-- Instructions for the task --
Could you render every line of the entries below as a Markdown table with the columns "No." and "Text", numbering each row and skipping blank lines? Leave the pictures out of your answer.

==== Raw records

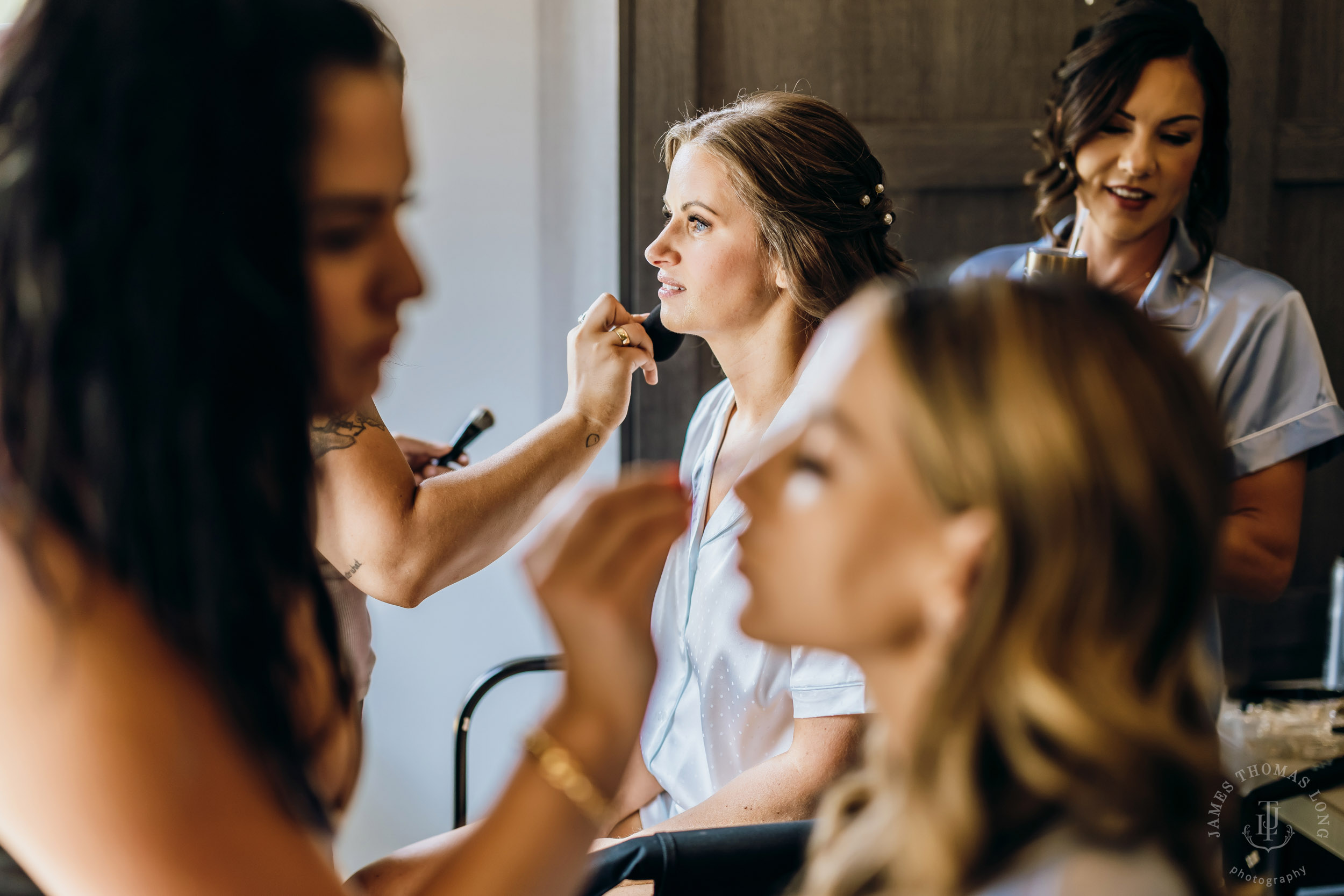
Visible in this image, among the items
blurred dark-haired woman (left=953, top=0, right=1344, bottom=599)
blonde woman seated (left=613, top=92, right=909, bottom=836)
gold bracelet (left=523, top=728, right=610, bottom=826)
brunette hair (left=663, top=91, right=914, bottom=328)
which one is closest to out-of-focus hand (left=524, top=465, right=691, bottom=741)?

========

-- Task result --
| No. | Text |
|---|---|
| 1 | Visible in this image, among the items |
| 2 | blurred dark-haired woman (left=953, top=0, right=1344, bottom=599) |
| 3 | blonde woman seated (left=613, top=92, right=909, bottom=836) |
| 4 | gold bracelet (left=523, top=728, right=610, bottom=826) |
| 5 | brunette hair (left=663, top=91, right=914, bottom=328) |
| 6 | which one is closest to out-of-focus hand (left=524, top=465, right=691, bottom=741)? |